The price of crude fell towards $50 a barrel on fears that a sharp slowdown in the global economy will hit demand. Oil has not been this cheap since December 2018.

Motoring groups said the slump should lead to lower prices at the petrol and diesel pumps. RAC fuel spokesman Simon Williams said: ‘Unless the barrel price suddenly leaps in the next few days, we expect to see major supermarkets announce fresh price cuts within the next week.

‘This could lead to the average petrol price falling below 122p per litre for the first time in 12 months, and diesel dipping below 125p per litre for the first time in nearly two years.’

Asia puts bank in the firing line 

Standard Chartered warned investors that the coronavirus outbreak would probably squeeze its income growth this year.

The Asia-focused bank said Covid-19 and democracy protests in Hong Kong would suppress growth below its 5 per cent-7 per cent target, and raised the possibility of bad loans rising.

The unrest in Hong Kong has already had an impact as profits for the final three months of 2019 missed analyst estimates by 32 per cent.

For the full year, profit before tax was up 8 per cent to £3.2billion. 

Its shares fell 5 per cent today

The latest sell-off in the oil price came as global stock markets tumbled.

Gold headed the other way, rising towards $1,650 an ounce, before falling back below $1,590, as investors looked for somewhere safe to put their money.  

The ructions could see oil cartel Opec and its allies cut production to prop up prices when they meet in Vienna next week.

Edward Moya, an analyst at trading firm Oanda in New York, said: ‘Oil is in free fall as the magnitude of global quarantine efforts will provide severe demand destruction for the next couple of quarters. 

Prices will remain very vulnerable as the pandemic fears could deliver a greater shock to demand than what happened during the financial crisis.

‘Any bounces with oil prices will likely be muted until markets better understand what the total global shock to crude demand will be.’

Jeff Kilburg, chief executive of Chicago-based KKM Financial, said: ‘Current forecasts of crude oil demand have fallen off a cliff.’  

Microsoft hit by supply problem 

Microsoft has warned that computer sales will be affected by the impact of coronavirus.

The US technology giant said the outbreak was causing problems for its supply chain, with factories in China reopening slower than had been expected.

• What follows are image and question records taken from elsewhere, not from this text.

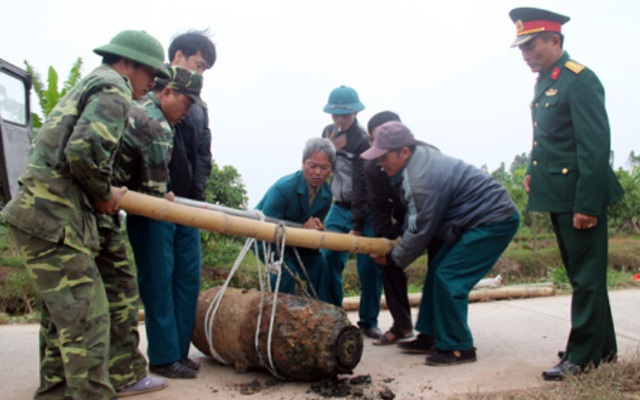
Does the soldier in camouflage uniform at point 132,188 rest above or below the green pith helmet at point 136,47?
below

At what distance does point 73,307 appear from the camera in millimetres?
2766

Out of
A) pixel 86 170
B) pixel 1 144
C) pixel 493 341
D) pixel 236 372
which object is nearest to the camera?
pixel 86 170

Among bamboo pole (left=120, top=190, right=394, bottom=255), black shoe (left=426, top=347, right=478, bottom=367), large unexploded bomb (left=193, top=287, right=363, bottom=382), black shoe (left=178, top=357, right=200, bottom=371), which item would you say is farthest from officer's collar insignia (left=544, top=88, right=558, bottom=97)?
black shoe (left=178, top=357, right=200, bottom=371)

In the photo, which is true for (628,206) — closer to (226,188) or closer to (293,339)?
(226,188)

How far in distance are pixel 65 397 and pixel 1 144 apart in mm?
3074

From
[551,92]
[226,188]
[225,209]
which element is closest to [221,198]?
[226,188]

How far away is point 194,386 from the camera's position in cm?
350

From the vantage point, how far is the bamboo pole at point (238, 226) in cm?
323

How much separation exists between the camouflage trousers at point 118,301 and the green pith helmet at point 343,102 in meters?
2.12

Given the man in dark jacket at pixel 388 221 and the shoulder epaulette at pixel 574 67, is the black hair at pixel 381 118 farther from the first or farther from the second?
the shoulder epaulette at pixel 574 67

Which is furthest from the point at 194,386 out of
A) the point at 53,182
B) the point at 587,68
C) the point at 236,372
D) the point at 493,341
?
the point at 587,68

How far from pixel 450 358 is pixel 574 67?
6.05 ft

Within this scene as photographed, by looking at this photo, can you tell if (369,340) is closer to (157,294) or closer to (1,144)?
(157,294)

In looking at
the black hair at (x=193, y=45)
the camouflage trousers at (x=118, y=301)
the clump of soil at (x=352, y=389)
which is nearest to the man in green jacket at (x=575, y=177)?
the clump of soil at (x=352, y=389)
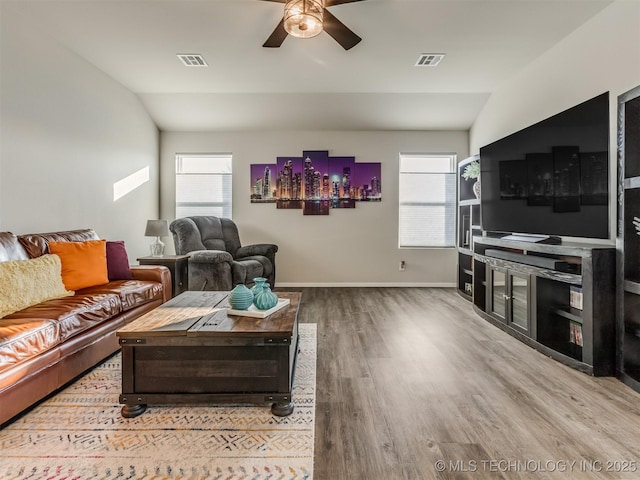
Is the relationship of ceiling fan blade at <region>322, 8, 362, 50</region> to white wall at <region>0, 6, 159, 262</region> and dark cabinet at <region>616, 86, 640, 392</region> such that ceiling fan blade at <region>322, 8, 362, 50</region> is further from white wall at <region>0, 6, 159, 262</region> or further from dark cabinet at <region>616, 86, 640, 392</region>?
white wall at <region>0, 6, 159, 262</region>

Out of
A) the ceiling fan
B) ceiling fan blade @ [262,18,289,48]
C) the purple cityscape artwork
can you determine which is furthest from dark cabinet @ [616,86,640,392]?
the purple cityscape artwork

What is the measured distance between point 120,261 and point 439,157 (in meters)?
4.73

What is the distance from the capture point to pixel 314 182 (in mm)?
5180

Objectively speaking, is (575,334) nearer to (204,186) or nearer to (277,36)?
(277,36)

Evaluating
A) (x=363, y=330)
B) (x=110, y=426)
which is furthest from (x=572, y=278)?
→ (x=110, y=426)

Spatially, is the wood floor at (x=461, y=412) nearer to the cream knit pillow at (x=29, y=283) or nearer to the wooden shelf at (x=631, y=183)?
the wooden shelf at (x=631, y=183)

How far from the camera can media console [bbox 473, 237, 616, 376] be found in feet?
7.29

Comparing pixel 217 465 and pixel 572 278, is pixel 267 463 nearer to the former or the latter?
pixel 217 465

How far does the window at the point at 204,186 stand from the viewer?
525 cm

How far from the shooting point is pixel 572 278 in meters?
2.35

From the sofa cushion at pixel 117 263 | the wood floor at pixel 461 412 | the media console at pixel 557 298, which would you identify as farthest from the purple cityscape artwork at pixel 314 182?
the wood floor at pixel 461 412

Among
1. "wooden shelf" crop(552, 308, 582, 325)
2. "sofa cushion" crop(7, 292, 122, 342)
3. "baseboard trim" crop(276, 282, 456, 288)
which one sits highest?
"sofa cushion" crop(7, 292, 122, 342)

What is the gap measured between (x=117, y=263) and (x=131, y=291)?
0.57m

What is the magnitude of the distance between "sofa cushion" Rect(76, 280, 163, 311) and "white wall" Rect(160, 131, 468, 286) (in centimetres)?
237
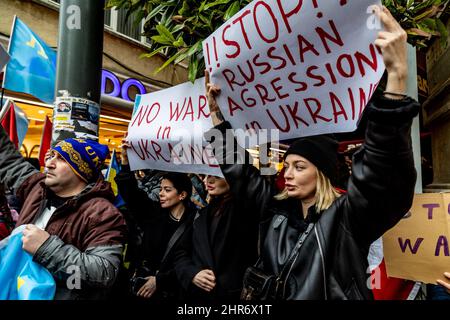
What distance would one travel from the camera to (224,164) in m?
2.09

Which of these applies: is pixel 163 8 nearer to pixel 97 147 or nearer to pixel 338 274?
pixel 97 147

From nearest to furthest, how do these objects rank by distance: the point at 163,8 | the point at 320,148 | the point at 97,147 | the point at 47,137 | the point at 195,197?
the point at 320,148 < the point at 97,147 < the point at 163,8 < the point at 47,137 < the point at 195,197

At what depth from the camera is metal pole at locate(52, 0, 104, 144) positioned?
252cm

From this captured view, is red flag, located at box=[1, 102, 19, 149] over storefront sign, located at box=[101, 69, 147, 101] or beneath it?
beneath

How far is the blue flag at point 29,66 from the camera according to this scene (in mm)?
3188

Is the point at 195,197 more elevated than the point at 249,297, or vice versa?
the point at 195,197

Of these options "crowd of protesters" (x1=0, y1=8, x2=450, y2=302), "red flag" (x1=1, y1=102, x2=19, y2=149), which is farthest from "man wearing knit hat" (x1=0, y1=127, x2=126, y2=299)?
"red flag" (x1=1, y1=102, x2=19, y2=149)

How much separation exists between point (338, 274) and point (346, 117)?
2.35ft

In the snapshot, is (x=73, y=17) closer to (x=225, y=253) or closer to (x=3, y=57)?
(x=3, y=57)

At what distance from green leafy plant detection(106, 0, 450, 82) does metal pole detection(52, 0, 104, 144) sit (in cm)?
34

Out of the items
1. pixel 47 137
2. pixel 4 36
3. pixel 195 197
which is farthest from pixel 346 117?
pixel 4 36

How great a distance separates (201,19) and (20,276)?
171 cm

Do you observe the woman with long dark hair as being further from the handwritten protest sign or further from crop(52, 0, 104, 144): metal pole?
the handwritten protest sign

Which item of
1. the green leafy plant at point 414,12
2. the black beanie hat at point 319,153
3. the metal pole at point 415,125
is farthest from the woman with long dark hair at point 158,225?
the green leafy plant at point 414,12
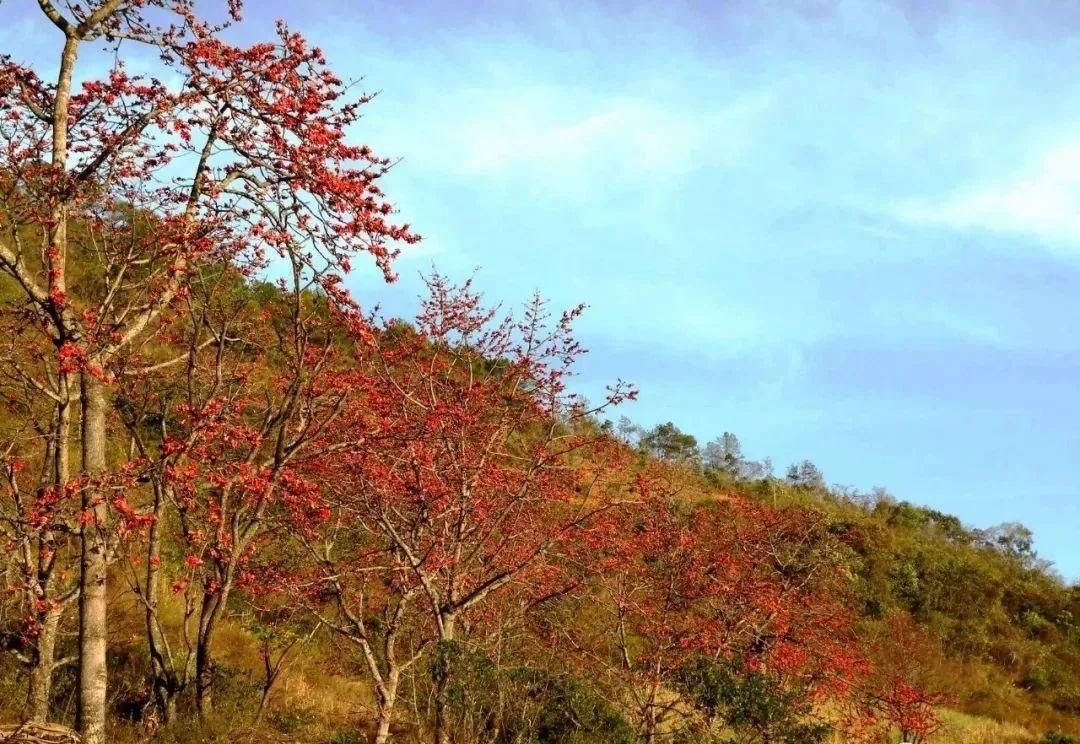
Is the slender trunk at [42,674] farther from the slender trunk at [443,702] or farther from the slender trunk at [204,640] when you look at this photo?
the slender trunk at [443,702]

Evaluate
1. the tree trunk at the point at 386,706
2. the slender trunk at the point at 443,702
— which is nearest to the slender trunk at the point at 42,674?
the tree trunk at the point at 386,706

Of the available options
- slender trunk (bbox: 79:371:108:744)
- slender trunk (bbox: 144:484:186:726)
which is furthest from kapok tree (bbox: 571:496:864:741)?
slender trunk (bbox: 79:371:108:744)

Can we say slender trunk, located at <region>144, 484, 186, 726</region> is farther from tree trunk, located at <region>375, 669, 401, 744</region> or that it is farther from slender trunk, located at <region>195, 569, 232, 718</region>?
tree trunk, located at <region>375, 669, 401, 744</region>

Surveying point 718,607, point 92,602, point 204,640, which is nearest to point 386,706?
point 204,640

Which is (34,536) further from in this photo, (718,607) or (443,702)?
(718,607)

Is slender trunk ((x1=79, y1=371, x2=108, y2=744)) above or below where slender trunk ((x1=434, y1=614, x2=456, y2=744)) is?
above

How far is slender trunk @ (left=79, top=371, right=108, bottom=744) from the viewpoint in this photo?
5.88m

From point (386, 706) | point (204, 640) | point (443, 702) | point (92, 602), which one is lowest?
point (386, 706)

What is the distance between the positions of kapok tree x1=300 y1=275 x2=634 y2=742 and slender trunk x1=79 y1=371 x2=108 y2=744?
2926mm

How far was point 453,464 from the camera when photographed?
9266mm

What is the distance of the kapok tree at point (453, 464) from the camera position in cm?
913

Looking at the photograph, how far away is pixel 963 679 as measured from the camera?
24.9m

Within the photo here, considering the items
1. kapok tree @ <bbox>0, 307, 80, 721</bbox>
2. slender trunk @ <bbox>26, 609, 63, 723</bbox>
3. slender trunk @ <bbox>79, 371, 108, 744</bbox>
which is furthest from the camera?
slender trunk @ <bbox>26, 609, 63, 723</bbox>

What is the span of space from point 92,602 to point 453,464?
161 inches
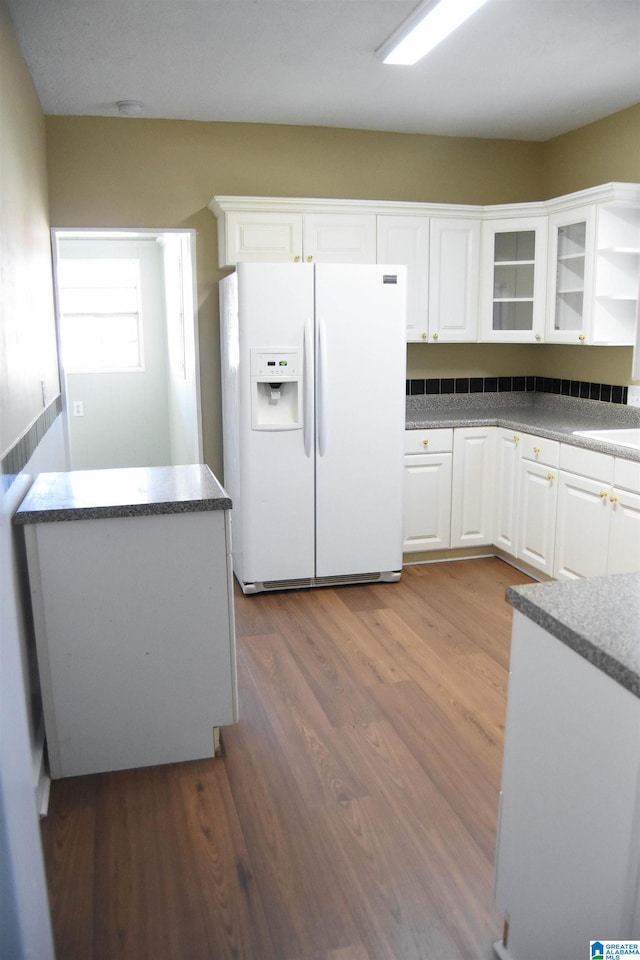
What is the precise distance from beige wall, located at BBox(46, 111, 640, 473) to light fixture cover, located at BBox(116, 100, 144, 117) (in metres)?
0.16

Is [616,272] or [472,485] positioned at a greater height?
[616,272]

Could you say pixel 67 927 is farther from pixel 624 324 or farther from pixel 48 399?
pixel 624 324

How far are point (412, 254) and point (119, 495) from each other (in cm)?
269

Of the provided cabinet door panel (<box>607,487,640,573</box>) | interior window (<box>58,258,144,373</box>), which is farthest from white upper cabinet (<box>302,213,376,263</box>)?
interior window (<box>58,258,144,373</box>)

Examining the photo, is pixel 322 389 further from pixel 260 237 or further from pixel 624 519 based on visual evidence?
pixel 624 519

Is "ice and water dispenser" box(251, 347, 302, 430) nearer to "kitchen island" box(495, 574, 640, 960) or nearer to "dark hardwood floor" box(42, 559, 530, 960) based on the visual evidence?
"dark hardwood floor" box(42, 559, 530, 960)

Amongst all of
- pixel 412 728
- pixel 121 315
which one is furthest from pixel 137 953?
pixel 121 315

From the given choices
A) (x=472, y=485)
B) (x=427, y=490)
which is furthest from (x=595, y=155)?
(x=427, y=490)

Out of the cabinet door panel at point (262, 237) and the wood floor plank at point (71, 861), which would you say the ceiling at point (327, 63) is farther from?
the wood floor plank at point (71, 861)

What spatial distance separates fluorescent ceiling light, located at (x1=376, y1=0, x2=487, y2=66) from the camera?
2740mm

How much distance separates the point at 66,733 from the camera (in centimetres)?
238

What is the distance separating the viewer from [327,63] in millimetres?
3428

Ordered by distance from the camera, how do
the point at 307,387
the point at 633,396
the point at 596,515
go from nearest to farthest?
the point at 596,515 → the point at 307,387 → the point at 633,396

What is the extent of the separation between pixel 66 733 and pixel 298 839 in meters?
0.80
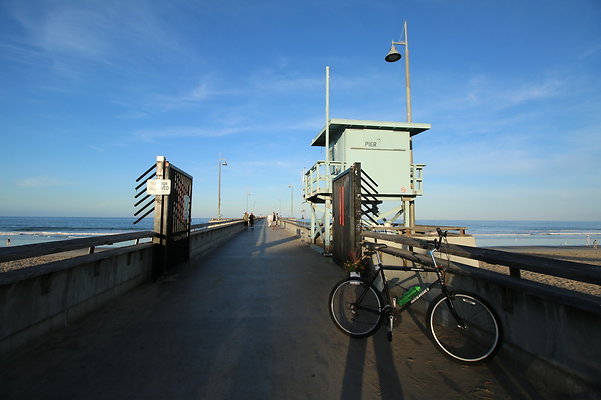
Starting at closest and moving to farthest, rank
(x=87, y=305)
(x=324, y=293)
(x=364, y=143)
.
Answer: (x=87, y=305), (x=324, y=293), (x=364, y=143)

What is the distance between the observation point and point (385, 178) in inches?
569

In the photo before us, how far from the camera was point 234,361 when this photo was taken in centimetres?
324

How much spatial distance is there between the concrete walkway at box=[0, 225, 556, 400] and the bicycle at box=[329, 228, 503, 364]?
17 centimetres

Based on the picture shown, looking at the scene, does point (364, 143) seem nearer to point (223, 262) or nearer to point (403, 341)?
point (223, 262)

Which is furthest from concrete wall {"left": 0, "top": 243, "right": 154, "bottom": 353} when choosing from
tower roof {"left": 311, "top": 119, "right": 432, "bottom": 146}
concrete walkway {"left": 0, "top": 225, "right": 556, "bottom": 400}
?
tower roof {"left": 311, "top": 119, "right": 432, "bottom": 146}

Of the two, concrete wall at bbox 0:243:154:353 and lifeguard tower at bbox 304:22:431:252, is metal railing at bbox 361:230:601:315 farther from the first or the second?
lifeguard tower at bbox 304:22:431:252

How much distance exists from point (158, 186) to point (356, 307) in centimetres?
578

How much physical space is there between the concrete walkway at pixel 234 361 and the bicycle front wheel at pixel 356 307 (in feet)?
0.54

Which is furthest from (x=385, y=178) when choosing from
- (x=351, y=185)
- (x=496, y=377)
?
(x=496, y=377)

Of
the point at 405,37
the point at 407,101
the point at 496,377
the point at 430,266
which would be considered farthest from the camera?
the point at 405,37

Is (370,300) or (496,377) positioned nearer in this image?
(496,377)

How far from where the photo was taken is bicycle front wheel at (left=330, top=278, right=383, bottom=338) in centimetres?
396

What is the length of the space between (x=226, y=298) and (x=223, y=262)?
476cm

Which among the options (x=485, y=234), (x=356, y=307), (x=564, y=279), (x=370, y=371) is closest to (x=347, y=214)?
(x=356, y=307)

This would affect sales of its Windows and Surface computers. It echoed alerts by rivals Apple and Hewlett Packard, which have also been affected by disruption to Chinese manufacturing.

Traders were spooked by Microsoft’s announcement, with a shares sell-off yesterday wiping tens of billions of pounds off its market value.

The company is still worth more than $1.2trillion, or about £930billion.